▼

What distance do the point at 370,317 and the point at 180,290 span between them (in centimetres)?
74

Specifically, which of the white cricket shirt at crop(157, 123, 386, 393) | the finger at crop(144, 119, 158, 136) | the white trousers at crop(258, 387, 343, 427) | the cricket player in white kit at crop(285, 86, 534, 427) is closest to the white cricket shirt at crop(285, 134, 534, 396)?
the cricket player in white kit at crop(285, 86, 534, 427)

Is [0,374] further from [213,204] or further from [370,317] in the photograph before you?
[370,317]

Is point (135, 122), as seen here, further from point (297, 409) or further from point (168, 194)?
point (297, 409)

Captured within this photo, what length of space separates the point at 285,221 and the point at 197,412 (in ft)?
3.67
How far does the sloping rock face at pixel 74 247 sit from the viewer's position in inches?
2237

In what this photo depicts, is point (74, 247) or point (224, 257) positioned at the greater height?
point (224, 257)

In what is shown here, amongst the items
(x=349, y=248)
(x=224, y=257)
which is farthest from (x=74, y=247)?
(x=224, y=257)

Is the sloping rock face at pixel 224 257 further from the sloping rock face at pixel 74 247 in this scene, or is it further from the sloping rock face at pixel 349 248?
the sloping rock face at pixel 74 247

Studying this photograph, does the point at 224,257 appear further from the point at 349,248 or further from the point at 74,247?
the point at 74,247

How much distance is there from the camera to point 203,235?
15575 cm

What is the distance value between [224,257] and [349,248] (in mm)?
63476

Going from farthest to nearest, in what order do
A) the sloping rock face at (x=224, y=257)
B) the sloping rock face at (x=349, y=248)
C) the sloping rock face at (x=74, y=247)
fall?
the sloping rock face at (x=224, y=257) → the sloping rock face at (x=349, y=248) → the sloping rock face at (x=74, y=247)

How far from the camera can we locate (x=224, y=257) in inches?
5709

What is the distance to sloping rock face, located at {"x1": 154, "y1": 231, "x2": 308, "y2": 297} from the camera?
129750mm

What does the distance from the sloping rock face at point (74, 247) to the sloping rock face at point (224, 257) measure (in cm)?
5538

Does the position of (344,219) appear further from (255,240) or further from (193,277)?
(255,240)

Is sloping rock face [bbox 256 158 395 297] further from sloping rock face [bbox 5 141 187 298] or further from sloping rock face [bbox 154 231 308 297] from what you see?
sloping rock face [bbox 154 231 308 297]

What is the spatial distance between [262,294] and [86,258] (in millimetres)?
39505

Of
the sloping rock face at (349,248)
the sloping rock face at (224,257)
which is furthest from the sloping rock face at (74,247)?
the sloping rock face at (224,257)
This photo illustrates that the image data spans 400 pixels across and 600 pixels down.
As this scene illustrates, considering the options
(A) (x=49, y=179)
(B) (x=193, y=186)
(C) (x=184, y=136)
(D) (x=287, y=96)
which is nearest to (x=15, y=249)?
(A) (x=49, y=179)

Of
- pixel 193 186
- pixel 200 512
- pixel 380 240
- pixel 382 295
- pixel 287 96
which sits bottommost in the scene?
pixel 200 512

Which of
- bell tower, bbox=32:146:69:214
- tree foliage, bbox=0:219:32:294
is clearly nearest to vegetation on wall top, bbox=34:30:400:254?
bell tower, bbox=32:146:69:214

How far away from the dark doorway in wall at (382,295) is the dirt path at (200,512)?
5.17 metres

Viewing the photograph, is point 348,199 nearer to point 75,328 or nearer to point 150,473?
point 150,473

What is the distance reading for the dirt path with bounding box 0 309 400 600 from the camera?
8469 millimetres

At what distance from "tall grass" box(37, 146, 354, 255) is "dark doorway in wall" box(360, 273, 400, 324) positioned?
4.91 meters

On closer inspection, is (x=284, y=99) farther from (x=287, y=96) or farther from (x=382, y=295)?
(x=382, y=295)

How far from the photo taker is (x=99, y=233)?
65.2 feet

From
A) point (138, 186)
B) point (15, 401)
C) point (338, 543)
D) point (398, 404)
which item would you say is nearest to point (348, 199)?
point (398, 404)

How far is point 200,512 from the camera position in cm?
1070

▲

Short exercise
Copy the lines from the line containing "How far is point" through the end of the records, including the requests, and shift every distance value in the answers by -56.

Answer to the exercise
How far is point 200,512 from the camera position in cm?
1014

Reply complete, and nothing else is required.